Volker reiterated that recovery techniques used by Whiting after the initial primary recovery stage, are typically water flood during the secondary stage followed by a combination of water flood and CO2 injection during the tertiary stage. “And I expect that is what will happen here,” he said.

Jack Stark, Continental Resources’ senior vice president of exploration, the largest leaseholder in the Bakken, said Continental is currently in the planning stage and that CO2 is just one recovery method the company is exploring. He said a project likely would be launched within the next two years and would cover both the Bakken and underlying Three Forks formation.

“We’re really kind of looking at all options that are available,” he said. “But you want to do it in an area where you feel you have a good opportunity for success and a good pattern of wells and basic conditions.”

David Roberts, Marathon’s chief operating officer, said Marathon is currently exploring oil recovery options at its offices in Houston.

“It’s certainly something that we are studying, because we know that we can get more recovery,” he said. “The question is, do you drill more wells, or do you do something else? But I think that is still sometime out.”

Regardless, he added, industry “is a technological wonder” and “someone will come up with something” that resolves the oil-recovery challenge in the Bakken.

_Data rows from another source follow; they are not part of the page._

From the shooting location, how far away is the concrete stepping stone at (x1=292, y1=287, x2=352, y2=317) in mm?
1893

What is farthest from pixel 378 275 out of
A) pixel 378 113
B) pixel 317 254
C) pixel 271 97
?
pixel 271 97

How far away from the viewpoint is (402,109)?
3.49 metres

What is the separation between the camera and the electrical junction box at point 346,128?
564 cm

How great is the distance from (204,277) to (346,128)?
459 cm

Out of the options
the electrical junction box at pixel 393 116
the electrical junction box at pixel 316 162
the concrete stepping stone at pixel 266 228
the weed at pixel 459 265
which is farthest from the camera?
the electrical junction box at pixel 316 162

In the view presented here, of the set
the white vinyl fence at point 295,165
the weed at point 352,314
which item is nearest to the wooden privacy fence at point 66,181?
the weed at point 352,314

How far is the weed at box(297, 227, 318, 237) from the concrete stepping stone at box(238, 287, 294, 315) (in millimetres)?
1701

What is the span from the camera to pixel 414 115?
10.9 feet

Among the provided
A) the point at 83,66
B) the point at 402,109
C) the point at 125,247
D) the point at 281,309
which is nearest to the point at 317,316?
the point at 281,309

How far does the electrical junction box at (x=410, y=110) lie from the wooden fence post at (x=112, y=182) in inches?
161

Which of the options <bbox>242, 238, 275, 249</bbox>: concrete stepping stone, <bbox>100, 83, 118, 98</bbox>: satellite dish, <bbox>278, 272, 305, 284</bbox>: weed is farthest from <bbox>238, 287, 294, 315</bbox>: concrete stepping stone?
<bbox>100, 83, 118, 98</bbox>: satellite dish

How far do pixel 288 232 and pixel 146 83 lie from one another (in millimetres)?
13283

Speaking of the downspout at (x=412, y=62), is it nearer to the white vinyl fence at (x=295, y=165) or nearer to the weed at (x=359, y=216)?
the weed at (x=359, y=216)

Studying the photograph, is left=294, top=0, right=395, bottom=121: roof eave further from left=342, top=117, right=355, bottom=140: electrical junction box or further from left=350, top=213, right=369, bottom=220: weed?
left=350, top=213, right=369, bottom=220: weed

CO2 pilot projects in Bakken

EERC’s Harju is aware of two CO2 pilot projects conducted in the Bakken, neither one of which was considered to be a commercially successful test, he said. Nevertheless, he said, “a great deal of information” gleaned from these projects can be applied to EERC’s on-going study.

“Our general feeling is that CO2 will work, but the first thing we need to do is establish some operating parameters that we’re going to have to do to make it work,” Harju said, noting that in addition to CO2, EERC will be looking at other recovery techniques.

He said that so far Denbury Resources, Marathon and Calgary-based TAQA North have enrolled in EERC’s study program, financed by DOE and the North Dakota Oil & Gas Research Council.

Harju envisions a Bakken petroleum system that eventually will produce a minimum of 1 million barrels of oil per day, compared to the current 575,000 barrels per day.

“I think the big question is how long can it stay at a million barrels a day,” he said. “Can it be 20 years? Can it be 30 years? The work that we are doing is very much focused on improving that lifetime and improving that productivity, all of the time.”